We found the service had failed to ensure the quality of the care and service provided was regularly monitored, assessed and mitigated to protect patients from the risks of avoidable abuse and harm.
Managers failed to provide an environment which was safe, clean, well equipped, well furnished, well maintained and fit for purpose. Standards of cleanliness at the unit were below what people should be able to expect. The hospital was visibly dirty with food debris on both furniture and the floor. We saw engrained dirt on the staircase and high- and low-level dust on skirting boards and cupboards. The patient kitchen had a damaged worktop which exposed porous areas and the patient fridge door was significantly soiled.
Managers had failed to ensure staff could observe patients in all parts of the hospital. We saw multiple blind spots throughout the three floors of the building which were not mitigated by mirrors or individual patient risk assessments. We saw multiple ligature points which had been identified on the ligature risk assessment, but the risk mitigation actions documented were not followed by staff. Ligature knives were stored in locked rooms with no signage to indicate their presence. Managers had also failed to ensure there were sufficient alarms to keep staff, visitors and patients safe.
Managers had failed to ensure staff routinely checked medical equipment. Blood glucose monitoring machines were not routinely checked or calibrated.

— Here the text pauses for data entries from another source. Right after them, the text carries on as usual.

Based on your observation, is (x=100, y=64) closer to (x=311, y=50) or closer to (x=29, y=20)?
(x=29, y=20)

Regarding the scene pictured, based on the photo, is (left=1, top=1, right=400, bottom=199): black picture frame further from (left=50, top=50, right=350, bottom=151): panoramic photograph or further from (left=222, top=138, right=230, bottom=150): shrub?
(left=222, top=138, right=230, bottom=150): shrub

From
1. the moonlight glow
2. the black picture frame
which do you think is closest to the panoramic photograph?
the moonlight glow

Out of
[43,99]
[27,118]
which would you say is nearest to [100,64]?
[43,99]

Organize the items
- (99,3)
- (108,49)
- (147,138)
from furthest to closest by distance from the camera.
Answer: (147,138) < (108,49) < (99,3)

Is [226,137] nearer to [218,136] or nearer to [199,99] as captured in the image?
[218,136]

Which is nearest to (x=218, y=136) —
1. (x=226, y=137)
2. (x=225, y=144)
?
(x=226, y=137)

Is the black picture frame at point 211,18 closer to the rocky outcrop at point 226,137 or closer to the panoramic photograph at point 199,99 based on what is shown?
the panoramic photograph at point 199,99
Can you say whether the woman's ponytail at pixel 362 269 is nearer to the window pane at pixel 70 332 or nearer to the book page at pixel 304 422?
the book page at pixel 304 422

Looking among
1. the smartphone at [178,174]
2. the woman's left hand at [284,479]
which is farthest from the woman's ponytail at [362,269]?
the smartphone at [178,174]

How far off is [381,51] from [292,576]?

Managers failed to ensure staff had developed care plans which were holistic and recovery-orientated and recorded the patient’s involvement in developing their plan. Staff did not regularly review and update care plans according to the providers policy of six-monthly updates and a monthly review.
Managers failed to ensure staff received regular supervision and annual appraisals. Clinical and managerial supervision rates were 32% and appraisal rates were 52%. Managers did not hold regular team meetings; we saw only two sets of minutes from the 12 months prior to inspection.
Managers failed to ensure staff followed General Data Protection Regulations (GDPR) to keep patient information confidential.
Managers did not have governance systems in place that were sufficient to identify potential risk to patients. Significant risks were identified that the hospital had not recognised, assessed, monitored and mitigated. This represented significant failings in the overall hospital governance processes as the hospital was not aware of the level of risk regarding multiple issues.